Despite what you may have heard, it is possible to represent yourself in Family Court, provided you are well-equipped to do so. This means being organized, doing your research, and being armed with all the information you can get your hands on before going to court. Here are some helpful tips for self-represented litigants in the Family Law Courts:
- Your spouse’s lawyer cannot give you legal advice. In some cases, your spouse’s lawyer may advise you about procedural steps to be taken, but be wary of any advice you receive directly or indirectly relating to the substantive issues of your case. Remember that your spouse’s lawyer is acting in your spouse’s best interest, and not yours.
- Communicate with your spouse’s lawyer in writing. You may wish to send a letter to your spouse’s lawyer stating that you will only communicate via written letter or email. This is the best way to avoid the miscommunications that can occur with verbal negotiations. Be sure to keep copies of all communications for your files.
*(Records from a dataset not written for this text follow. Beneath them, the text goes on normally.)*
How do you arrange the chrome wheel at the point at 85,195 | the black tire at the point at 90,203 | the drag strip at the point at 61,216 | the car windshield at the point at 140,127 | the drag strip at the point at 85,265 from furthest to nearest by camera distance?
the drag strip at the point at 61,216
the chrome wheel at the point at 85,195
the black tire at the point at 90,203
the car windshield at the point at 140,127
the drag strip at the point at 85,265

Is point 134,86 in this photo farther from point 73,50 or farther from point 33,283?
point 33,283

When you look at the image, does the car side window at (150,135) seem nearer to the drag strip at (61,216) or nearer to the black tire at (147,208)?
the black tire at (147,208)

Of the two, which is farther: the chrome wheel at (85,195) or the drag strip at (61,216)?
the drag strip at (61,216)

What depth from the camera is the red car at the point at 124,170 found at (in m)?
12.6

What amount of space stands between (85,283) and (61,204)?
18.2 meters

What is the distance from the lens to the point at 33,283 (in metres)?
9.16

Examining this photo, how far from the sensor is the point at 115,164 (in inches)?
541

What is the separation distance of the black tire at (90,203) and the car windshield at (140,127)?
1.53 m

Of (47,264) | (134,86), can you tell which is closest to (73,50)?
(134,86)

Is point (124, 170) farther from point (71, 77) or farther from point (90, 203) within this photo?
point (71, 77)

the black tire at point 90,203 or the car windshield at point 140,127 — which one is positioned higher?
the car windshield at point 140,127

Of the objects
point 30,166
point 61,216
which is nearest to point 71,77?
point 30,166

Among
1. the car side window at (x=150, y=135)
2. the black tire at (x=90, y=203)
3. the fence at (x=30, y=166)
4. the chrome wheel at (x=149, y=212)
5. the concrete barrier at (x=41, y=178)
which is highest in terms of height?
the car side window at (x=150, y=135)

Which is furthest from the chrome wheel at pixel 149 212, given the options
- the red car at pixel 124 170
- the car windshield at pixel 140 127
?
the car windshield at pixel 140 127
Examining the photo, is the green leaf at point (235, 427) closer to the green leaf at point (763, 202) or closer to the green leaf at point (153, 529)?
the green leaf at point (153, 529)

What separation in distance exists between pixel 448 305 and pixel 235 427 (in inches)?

- Be professional and respectful. Maintaining a civil relationship with your spouse’s lawyer will help the process move more smoothly and quickly. Furthermore, your spouse’s lawyer is required by the Law Society’s Professional Rules of Conduct to treat you with respect. If you feel you are being treated unfairly or taken advantage of by your spouse’s lawyer, you may wish to consider contacting the Law Society to seek further guidance or file a complaint.
- Be organized. Find out how and when your documents must be filed. Confirm any tips you receive from your spouse’s lawyer about filing deadlines.
- Be aware of cost implications. If your spouse is successful in court, you may be ordered to pay a portion of your spouse’s legal costs. This can be quite significant depending on the complexity of your case. In some cases, self-represented litigants have been ordered to pay costs to represented litigants where his/her conduct has caused unnecessary delays, regardless of success.